The management of orthopaedic implant-associated infection often involves multiple surgical procedures as well as a combination of systemic and/or local treatment. Combining these treatment modalities is an approach used by surgeons to broaden the spectrum of antimicrobial activity as well as prevent resistance mechanisms from evolving. The prophylactic administration of antibiotics locally is an additional strategy used by surgeons to reduce the risk of infection following total joint arthroplasty or open fracture surgery. Typically, these antibiotics are embedded within polymethyl methacrylate (PMMA) bone cement or added as a coating on an implantable device to achieve high antibiotic concentrations locally within the surgical site (Bhandari & Silburt 2021).

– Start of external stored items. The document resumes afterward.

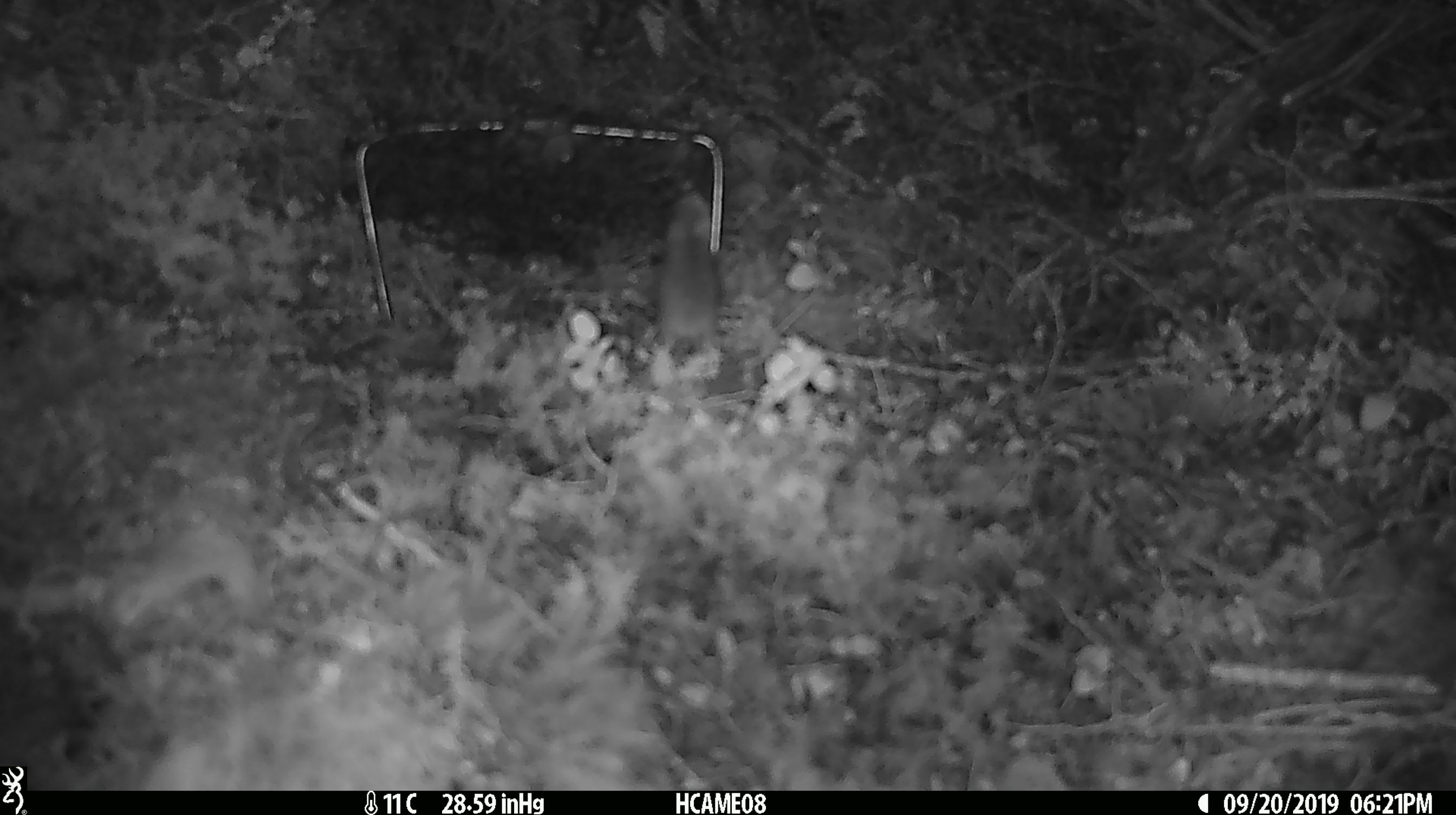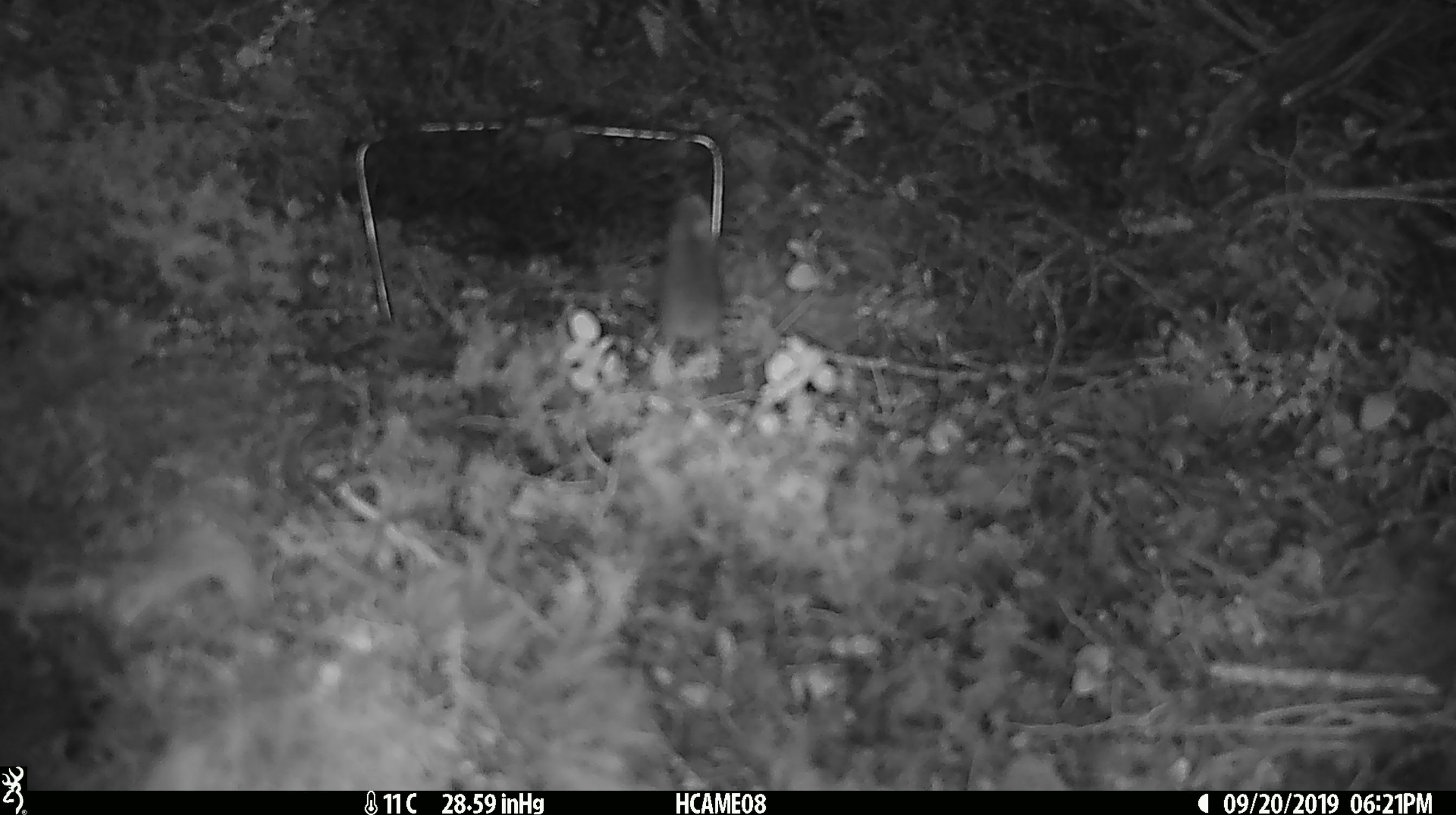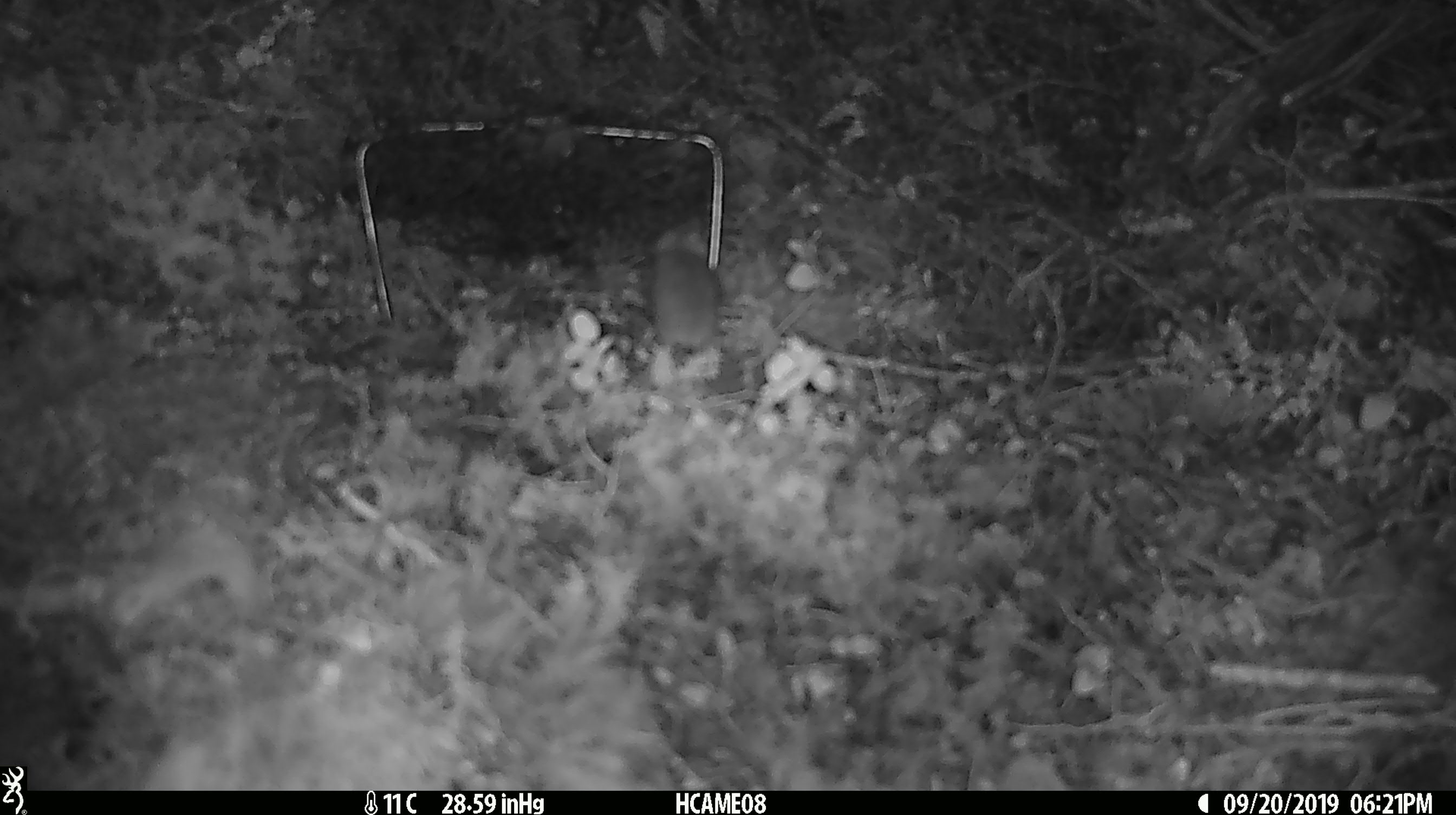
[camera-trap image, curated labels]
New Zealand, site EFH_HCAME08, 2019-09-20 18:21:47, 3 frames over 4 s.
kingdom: Animalia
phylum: Chordata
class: Mammalia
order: Rodentia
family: Muridae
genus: Mus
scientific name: Mus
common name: mouse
Mouse (Mus).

Local antibiotic treatment in orthopedic surgery for prevention of antimicrobial resistance
Coating implant materials with antibiotics is a common practice and has proven to be an effective strategy in reducing orthopaedic implant-associated infection (van Vugt et al., 2019), along with the use of antibiotic loaded PMMA bone cement. An alternative bioabsorbable local antibiotic administration method is the use of calcium sulfate. Bioabsorbable mineral-based calcium sulfate is primarily used as a bone void filler to manage dead space. Antibiotics can be added to calcium sulfate to add antimicrobial functionality to the material, in the same manner that surgeons have mixed antibiotics into bone cement. Unlike PMMA, calcium sulfate is able to release 100% of its antibiotic load as it resorbs, resulting in a more efficient and superior delivery of sustained high antibiotic concentrations (often several times higher than the minimum inhibitory concentration for the relevant pathogen) over a number of weeks compared with PMMA (Cooper et al., 2015; Abosala 2020). Moreover, recent in-vitro research demonstrated that the local release of antibiotics from calcium sulfate may be a useful strategy in the management of biofilms of multidrug-resistant strains of bacteria including CRE and VRE (Stoodley et al., 2020).